Requirement >>
Identify each line below that contains the word "which" and copy those lines. Case counts.

Data in this exercise >>
Start
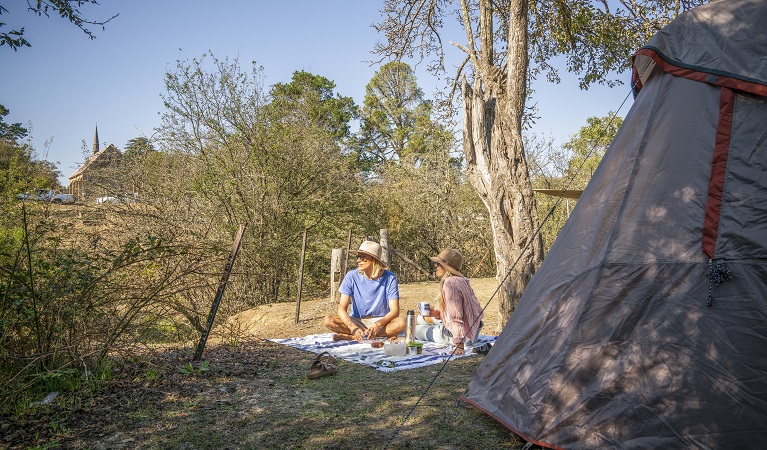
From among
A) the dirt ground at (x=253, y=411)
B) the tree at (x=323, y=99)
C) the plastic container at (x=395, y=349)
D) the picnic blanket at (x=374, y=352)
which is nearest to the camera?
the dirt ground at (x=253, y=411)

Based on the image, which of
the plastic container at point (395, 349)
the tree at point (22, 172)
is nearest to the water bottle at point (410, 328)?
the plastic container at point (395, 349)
End
Start
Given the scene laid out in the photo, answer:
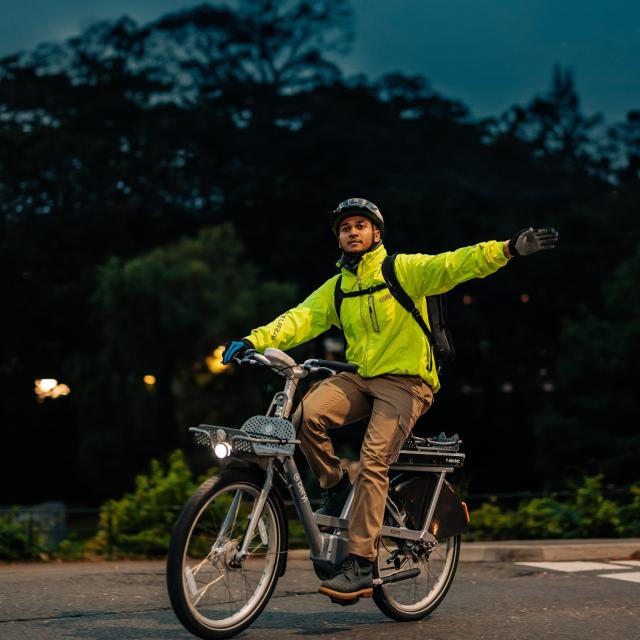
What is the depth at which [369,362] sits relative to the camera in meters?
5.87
End
Worked solution >>
which is nearest to the camera?
Based on the image, which of
What is the depth at which [369,362] sits relative to the camera in meters?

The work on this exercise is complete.